Delhi, where AAP has arisen, can be a mean city, with deeply entrenched interests. The rapturous applause with which south Delhi and the club set had received the results is giving way to caution, a cunning reserve, eyeing both sides of the street.
This lot has been rattled by AAP. These are also powerful vested interests, which will fight tooth and nail for their survival. Every trick in the book, social media, stings and manageable news channels will be used to demoralize AAP.
In sharp contrast, are the tribe made famous by Sangeeta Richard in New York — the domestic workers. They sit huddled in groups in the park near my house along with the rickshaw drivers who have parked their vehicle outside the Metro station. There is a resolve here to consolidate behind AAP. A section of the media is already showing its colors. It did not even wait for the swearing in ceremony. It bared its fangs well in advance. At his press conference, Chief Minister designate Arvind Kejriwal promised that AAP will fulfill its promises, “but you must realize that I have no magic wand.”

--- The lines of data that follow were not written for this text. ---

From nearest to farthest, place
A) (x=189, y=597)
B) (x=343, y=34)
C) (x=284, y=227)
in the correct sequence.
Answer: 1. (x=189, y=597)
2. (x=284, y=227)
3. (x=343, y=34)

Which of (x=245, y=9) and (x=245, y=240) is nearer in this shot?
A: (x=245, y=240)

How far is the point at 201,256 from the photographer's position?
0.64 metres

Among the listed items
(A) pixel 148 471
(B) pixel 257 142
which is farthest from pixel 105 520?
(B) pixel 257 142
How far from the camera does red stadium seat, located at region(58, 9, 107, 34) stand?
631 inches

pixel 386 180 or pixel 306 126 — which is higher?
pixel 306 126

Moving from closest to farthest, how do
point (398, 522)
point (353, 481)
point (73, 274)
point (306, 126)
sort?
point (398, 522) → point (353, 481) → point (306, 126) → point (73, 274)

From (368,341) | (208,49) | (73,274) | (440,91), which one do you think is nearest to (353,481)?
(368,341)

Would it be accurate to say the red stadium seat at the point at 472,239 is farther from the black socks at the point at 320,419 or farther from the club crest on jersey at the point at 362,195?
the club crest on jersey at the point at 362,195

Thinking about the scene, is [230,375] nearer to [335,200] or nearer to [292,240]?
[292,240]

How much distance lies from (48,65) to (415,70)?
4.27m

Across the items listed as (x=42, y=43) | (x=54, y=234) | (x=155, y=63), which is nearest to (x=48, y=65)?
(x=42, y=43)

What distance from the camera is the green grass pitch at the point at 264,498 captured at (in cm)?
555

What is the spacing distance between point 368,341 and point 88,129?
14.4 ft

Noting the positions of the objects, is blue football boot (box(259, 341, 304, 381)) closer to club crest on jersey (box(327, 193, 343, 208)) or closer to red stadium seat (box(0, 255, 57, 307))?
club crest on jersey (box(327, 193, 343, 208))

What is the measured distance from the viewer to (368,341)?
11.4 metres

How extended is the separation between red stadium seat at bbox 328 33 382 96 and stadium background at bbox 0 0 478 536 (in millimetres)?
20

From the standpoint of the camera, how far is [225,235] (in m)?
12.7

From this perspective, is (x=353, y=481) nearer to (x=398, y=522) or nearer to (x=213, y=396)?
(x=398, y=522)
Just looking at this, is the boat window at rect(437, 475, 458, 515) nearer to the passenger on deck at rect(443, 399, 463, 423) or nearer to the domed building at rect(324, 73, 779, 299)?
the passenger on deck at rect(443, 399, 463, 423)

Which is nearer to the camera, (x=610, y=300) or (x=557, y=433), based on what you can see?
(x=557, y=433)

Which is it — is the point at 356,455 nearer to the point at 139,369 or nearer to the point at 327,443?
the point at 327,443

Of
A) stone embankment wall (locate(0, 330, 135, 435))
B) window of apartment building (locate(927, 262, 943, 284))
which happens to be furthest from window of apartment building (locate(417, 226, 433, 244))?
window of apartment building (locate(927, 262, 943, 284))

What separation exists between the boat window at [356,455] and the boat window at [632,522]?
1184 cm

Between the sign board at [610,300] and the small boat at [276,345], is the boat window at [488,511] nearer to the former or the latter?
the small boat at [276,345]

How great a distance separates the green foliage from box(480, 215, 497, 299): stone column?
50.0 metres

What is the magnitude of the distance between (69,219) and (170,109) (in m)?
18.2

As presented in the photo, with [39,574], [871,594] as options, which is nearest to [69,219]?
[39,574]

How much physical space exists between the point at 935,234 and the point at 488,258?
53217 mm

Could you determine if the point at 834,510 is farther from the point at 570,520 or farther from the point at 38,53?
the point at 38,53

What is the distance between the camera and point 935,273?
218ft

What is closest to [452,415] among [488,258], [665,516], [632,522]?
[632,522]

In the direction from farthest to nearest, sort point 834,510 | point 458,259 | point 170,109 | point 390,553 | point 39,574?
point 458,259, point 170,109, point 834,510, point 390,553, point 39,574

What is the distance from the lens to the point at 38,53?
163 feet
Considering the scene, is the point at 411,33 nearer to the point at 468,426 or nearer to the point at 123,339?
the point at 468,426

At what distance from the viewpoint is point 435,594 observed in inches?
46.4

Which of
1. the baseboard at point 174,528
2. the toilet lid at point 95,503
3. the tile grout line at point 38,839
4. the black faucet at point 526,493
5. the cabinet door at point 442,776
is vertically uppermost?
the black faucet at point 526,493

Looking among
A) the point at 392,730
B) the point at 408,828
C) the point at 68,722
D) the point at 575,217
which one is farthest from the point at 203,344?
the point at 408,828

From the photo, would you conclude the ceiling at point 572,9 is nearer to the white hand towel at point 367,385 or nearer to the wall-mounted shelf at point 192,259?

No sooner had Kejriwal uttered “magic wand” than the anchor of a channel interjected. “Look how prompt he is with his excuses.” So the honeymoon period with the media may be short lived.
Corporate interests who control the media have gauged that AAP is not just a flash in the pan. It has national potential and could therefore disrupt larger game plans. A year ago, the media had hyped up a Narendra Modi versus Rahul Gandhi campaign. Modi rose to the bait but Rahul did not. Somehow, the Confederation of Indian Industry roped him in for an hour’s solo performance in April, which did not set the Yamuna on fire. Word went out that he would concentrate on building up the party.
The Dec. 8 election results must have disturbed India Inc. on several counts. The Congress was sinking; BJP did stand its ground in all four states but there was no discernible Modi magic. Upsetting all calculations, AAP came to power in Delhi within a year of being born.
The scenario is encouraging for regional formations. In this framework, even AAP is a regional force. And yet, unlike the Dravida parties or caste parties in UP and Bihar, AAP is neutral in terms of caste, community and linguistic regionalism. Since it was born in the nation’s capital, it looks much more cosmopolitan and all embracing.
Against this backdrop, what is the future for the Modi versus Rahul format? And, danger of dangers, should Snoopgate catch up with Modi, what future for him?